But the thing about casseroles is that their definition is constantly changing, just like the cooking of our times. As I've grown more adept in the kitchen, I find that casseroles are a great way to use up leftover ingredients in an interesting and delicious way. They definitely don't have to include the snubbed convenience foods of America's past.
Take this Swiss chard pasta bake. I happened to have leftover chicken from last week's chicken fricassee and an extra tub of ricotta from another recipe test. All the other ingredients I keep on hand at all times. I picked up a few bunches of swiss chard at a local market, and a healthful, tasty dinner was born.
Here's the thing about casseroles (and this one in particular): don't be afraid to veer from the path. Don't eat meat? Leave out the chicken. Only have shell pasta? Throw it in. No wine? Use lemon juice. Hate ricotta? Make a bechamel or just use a big handful of Gruyere to make it a cheesy noodle bake.
How about you? What do you consider a casserole? Is it part of your normal cooking routine?
Chicken and Swiss Chard Pasta Bake
1/2 pound whole wheat penne
3 bunches Swiss chard
3 tablespoons olive oil, divided
1 onion, chopped
2 to 3 cloves garlic, minced
1 t0 2 cups cooked, shredded chicken
1 cup good-quality ricotta cheese
Splash dry white wine
1/4 cup grated Parmesan cheese
1/4 cup panko crumbs
Kosher salt and freshly ground black pepper
Preheat oven to 375°. Bring a pot of salted water to a boil and cook pasta to al dente, or according to package directions.
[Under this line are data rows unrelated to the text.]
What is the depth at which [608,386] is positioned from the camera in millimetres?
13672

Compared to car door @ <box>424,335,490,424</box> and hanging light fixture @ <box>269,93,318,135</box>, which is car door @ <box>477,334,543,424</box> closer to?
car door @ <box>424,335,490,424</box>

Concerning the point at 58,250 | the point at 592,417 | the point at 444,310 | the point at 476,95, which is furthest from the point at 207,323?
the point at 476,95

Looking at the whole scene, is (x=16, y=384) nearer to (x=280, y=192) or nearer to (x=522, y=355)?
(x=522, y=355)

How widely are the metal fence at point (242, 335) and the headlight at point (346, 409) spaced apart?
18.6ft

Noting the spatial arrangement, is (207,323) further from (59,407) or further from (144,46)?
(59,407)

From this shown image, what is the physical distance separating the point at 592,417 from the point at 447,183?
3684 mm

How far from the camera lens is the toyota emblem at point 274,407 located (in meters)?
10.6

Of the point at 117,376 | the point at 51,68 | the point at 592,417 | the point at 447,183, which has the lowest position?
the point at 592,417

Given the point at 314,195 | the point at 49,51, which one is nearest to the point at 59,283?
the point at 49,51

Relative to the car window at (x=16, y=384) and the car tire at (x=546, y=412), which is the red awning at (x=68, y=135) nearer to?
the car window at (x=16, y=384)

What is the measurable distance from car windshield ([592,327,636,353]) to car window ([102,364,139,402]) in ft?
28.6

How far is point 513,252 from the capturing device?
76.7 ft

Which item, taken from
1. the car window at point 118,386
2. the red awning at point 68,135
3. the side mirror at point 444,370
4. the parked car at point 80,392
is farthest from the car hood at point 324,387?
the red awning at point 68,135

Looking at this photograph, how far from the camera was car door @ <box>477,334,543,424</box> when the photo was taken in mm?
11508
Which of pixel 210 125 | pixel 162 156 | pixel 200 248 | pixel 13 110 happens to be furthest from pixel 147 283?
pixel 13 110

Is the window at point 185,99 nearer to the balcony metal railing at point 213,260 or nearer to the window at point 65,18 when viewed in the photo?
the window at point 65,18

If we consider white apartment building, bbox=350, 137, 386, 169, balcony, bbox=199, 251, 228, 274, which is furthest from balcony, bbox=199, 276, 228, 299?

Strain and set aside (toss with a bit of olive oil if you'd like).
Rinse the swiss chard well and pull the leaves off the thick stalks, discarding the stems. Tear leaves into large chunks and set aside.
Meanwhile, heat two tablespoons of olive oil in a large dutch oven or heavy stock pot over medium heat. Cook onions until translucent, about 5 minutes. Add the garlic and saute for another 30 seconds. Add the swiss chard to the pot and season generously with salt and pepper. Stir a few times to wilt the greens. Cover and reduce heat to medium low. Cook until greens are tender, about 10 minutes.
Add the cooked noodles, chicken, ricotta, and a generous splash of white wine to the greens, and season with salt and pepper. Transfer to a medium-sized baking dish. Combine Parmesan, panko, and remaining 1 tablespoon of olive oil. Sprinkle the Parm mixture over the top of the casserole and bake, uncovered, for 30 minutes or until the top is golden.